### [Requirements]
A. Return the passage of the Form 6-K filing that runs from "No. 1 Block" up to and including "principal executive offices)", reproducing it word for word.
B. Retype the rows precisely, from the line with "Considering" up to and including the line with "14851 millimetres", and give nothing else.

### [Excerpt provided]
• • • •
UNITED STATES

SECURITIES AND EXCHANGE COMMISSION

WASHINGTON, D.C. 20549

 

FORM 6-K

 

REPORT OF FOREIGN PRIVATE ISSUER

PURSUANT TO RULE 13a-16 OR 15d-16 UNDER

THE SECURITIES EXCHANGE ACT OF 1934

 

For the month of May 2022

 

 

 

Commission File Number: 001-40541

 

 

 

DiDi Global Inc.

 

No. 1 Block B, Shangdong Digital Valley

No. 8 Dongbeiwang West Road

Haidian District, Beijing

People’s Republic of China
(Address of principal executive offices)

 

Indicate by check mark whether the registrant files or will file annual reports under cover of Form 20-F or Form 40-F.

 

Form 20-F x Form 40-F ¨

 

Indicate by check mark if the registrant is submitting the Form 6-K in paper as permitted by Regulation S-T Rule 101(b)(1):¨

 

Indicate by check mark if the registrant is submitting the Form 6-K in paper as permitted by Regulation S-T Rule 101(b)(7): ¨

 

 

 

 

Supplemental Disclosure

 

In this current report on Form 6-K, the Company is furnishing additional information relating to the resolution that is being proposed at the extraordinary general meeting of its shareholders to be held on May 23, 2022 (the “EGM”).

 

Update on the Cybersecurity Review and Rectification

 

On July 2, 2021, the Cybersecurity Review Office posted an announcement that the Company was subject to a cybersecurity review and that it required the Company to suspend new user registration in China during the review. On July 4 and July 9, 2021, the Cyberspace Administration of China (the “CAC”) posted announcements to state that 26 apps that the Company operates in China (the “26 Apps”) had the problem of collecting personal information in violation of relevant PRC laws and regulations. Pursuant to the PRC Cybersecurity Law, app stores were notified to take down these apps in China. The Company has fully cooperated with the PRC government authorities relating to the review and rectification measures. As was disclosed in the risk factors section of the Company’s annual report on Form 20-F, the takedown of the 26 Apps and the suspension of new user registration in China adversely affected GTV in the China Mobility segment during the third and fourth quarters of 2021. If the Company is unable to resume registering new users in China or if part or all of the 26 Apps will not be made available for download again, or if fines, penalties, sanctions or other restrictions are imposed on the Company’s business, the growth and usage of the Company’s platform in China will suffer, which could materially and adversely affect the Company’s business, financial condition, results of operations and prospects.

 

In addition, since the Company’s IPO, the PRC government has promulgated a series of new laws and regulations on cybersecurity, data security, personal privacy and overseas listing, which establish further compliance standards for China-based issuers, including the Company, with respect to various aspects such as cybersecurity, data security, cross-border data transmission, personal privacy and overseas listing. For more detailed descriptions of the relevant rules and regulations, see the disclosure in the Company’s annual report on Form 20-F, filed with the SEC on May 2, 2022, under “Item 3. Key Information—D. Risk Factors—Risks Relating to Our Business and Industry—We have been subject to cybersecurity review and rectification measures in China. We have been required to suspend new user registration in China and 26 of the apps we are operating in China have been taken down from app stores” and “Item 3. Key Information—D. Risk Factors—Risks Relating to Our Business and Industry—New cybersecurity and data security measures and regulations could impose further restrictions on our business, cause us to incur significant expenses for compliance, and expose us to new legal risks.”
• • • •
### [Supplied data]
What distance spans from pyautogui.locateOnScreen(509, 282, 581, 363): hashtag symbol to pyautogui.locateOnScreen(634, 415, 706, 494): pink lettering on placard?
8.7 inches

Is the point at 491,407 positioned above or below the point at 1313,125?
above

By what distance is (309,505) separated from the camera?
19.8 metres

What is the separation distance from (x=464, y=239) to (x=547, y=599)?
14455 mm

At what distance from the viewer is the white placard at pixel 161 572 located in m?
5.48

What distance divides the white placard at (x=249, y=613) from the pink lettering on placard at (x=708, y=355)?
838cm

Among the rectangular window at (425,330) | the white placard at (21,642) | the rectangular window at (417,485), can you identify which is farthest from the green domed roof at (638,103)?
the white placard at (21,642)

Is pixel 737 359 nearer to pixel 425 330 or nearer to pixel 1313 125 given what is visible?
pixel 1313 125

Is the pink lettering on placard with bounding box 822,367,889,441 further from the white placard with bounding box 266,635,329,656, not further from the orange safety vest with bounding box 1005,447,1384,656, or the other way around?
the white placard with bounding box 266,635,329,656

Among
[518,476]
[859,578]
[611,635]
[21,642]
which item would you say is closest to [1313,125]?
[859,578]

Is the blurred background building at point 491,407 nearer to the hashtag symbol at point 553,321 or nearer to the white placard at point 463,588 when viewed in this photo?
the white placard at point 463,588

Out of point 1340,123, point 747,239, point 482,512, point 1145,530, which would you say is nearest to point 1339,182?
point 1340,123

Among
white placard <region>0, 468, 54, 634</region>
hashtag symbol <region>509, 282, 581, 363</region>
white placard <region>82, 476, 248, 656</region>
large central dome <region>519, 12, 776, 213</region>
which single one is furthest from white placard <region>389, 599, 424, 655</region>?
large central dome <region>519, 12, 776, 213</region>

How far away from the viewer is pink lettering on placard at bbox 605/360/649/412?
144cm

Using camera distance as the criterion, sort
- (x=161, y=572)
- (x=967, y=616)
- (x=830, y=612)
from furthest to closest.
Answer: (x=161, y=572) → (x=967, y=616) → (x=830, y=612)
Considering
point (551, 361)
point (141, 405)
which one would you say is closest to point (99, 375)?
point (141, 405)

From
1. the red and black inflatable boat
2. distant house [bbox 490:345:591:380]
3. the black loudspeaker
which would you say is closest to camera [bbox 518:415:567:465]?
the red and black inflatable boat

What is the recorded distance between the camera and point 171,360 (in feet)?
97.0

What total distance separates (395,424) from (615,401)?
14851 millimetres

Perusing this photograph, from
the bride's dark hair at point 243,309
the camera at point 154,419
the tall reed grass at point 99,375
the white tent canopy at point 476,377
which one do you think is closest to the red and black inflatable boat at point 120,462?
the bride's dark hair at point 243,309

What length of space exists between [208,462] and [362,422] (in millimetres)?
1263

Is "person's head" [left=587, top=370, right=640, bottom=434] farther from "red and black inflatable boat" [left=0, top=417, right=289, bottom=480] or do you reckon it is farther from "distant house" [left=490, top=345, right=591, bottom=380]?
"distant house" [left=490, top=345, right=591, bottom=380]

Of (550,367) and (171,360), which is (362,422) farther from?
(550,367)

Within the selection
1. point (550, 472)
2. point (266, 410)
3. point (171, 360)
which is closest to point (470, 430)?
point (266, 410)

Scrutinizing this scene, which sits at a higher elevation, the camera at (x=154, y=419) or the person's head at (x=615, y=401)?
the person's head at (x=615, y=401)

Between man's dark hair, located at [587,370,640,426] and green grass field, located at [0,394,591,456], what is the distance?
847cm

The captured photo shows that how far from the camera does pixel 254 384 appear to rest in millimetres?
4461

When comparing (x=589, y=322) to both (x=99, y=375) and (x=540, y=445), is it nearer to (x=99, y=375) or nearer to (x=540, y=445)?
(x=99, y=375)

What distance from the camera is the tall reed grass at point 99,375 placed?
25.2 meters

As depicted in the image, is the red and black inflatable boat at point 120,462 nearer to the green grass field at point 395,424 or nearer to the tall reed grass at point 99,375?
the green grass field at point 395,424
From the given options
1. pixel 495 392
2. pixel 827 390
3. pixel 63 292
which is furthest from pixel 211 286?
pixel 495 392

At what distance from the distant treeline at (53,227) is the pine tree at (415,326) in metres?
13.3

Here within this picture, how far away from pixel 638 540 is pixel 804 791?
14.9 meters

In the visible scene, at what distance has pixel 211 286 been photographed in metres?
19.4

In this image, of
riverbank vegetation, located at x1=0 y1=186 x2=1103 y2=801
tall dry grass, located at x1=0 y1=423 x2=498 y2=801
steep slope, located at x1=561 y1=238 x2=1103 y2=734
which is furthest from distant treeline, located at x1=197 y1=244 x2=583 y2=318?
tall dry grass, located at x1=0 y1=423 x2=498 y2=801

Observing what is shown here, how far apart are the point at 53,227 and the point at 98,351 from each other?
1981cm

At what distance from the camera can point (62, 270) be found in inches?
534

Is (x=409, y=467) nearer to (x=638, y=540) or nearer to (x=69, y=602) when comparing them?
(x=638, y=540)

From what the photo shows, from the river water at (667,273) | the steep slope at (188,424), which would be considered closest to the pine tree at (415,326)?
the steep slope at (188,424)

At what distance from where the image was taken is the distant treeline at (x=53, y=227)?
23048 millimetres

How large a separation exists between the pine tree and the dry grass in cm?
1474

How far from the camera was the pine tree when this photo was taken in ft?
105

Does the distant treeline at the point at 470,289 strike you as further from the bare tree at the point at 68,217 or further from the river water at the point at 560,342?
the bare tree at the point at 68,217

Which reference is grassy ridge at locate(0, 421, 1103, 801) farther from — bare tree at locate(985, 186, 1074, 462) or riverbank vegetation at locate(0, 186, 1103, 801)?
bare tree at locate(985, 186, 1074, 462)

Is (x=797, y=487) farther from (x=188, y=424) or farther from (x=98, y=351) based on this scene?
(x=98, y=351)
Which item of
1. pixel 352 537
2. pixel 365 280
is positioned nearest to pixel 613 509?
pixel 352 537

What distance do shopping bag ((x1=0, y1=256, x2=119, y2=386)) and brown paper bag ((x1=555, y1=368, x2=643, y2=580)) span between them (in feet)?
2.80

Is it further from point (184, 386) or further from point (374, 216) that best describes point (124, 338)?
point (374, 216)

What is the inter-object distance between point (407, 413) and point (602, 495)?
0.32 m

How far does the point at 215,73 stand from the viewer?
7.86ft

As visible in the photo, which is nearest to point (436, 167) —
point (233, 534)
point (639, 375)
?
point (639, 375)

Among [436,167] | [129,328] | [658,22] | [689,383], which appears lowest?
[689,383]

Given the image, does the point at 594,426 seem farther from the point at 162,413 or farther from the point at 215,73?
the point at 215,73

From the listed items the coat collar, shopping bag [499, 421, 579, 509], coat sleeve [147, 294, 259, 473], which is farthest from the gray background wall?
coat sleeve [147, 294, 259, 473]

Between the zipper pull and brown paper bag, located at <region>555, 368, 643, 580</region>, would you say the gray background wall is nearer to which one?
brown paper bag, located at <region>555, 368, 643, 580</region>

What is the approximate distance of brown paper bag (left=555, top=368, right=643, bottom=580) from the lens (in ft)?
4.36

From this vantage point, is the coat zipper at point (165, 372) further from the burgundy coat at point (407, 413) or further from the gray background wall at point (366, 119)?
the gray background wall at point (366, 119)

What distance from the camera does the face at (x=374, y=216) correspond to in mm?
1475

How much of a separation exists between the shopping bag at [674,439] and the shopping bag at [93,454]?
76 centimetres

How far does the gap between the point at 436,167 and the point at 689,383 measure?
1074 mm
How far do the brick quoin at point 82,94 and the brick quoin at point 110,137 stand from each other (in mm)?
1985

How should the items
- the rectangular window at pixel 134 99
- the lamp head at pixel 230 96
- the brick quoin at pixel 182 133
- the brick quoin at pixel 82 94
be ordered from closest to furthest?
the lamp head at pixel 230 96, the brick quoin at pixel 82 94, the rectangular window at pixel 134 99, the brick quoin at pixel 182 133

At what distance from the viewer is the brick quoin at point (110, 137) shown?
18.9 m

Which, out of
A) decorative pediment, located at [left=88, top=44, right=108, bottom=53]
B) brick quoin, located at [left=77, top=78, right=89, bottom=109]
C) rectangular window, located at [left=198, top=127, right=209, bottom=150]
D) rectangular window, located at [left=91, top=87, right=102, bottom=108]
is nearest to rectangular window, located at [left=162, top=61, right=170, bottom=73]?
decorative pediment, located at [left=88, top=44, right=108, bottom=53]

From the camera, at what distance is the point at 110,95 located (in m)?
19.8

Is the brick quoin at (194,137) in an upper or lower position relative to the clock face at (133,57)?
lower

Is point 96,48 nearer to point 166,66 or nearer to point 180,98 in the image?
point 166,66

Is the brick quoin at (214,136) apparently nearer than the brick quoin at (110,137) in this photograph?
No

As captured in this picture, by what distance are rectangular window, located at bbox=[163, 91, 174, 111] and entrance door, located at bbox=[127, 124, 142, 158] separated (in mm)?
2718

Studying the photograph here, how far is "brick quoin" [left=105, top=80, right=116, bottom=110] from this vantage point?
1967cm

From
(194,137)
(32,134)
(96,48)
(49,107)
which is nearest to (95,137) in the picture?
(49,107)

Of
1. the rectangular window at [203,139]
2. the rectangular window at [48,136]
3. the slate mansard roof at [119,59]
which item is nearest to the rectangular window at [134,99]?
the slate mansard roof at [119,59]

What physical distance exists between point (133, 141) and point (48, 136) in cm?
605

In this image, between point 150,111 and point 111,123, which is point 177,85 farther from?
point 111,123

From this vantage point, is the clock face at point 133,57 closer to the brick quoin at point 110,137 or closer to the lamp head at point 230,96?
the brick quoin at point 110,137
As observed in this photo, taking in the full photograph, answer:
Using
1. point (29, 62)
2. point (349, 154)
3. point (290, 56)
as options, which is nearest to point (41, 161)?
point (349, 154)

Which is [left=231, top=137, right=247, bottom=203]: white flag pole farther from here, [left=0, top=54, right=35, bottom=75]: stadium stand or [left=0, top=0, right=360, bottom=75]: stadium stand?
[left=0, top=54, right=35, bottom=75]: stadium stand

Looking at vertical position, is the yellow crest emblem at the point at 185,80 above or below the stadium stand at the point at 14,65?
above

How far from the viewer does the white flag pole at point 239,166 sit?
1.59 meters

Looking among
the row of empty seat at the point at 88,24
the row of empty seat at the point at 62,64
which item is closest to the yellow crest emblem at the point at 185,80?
• • • •
### [Task results]
A.
No. 1 Block B, Shangdong Digital Valley

No. 8 Dongbeiwang West Road

Haidian District, Beijing

People’s Republic of China
(Address of principal executive offices)

B.
Considering
point (551, 361)
point (141, 405)
which one would you say is closest to point (99, 375)?
point (141, 405)

From
1. the red and black inflatable boat
2. distant house [bbox 490:345:591:380]
3. the black loudspeaker
which would you say is closest to camera [bbox 518:415:567:465]?
the red and black inflatable boat

What is the recorded distance between the camera and point 171,360 (in feet)?
97.0

What total distance separates (395,424) from (615,401)?
14851 millimetres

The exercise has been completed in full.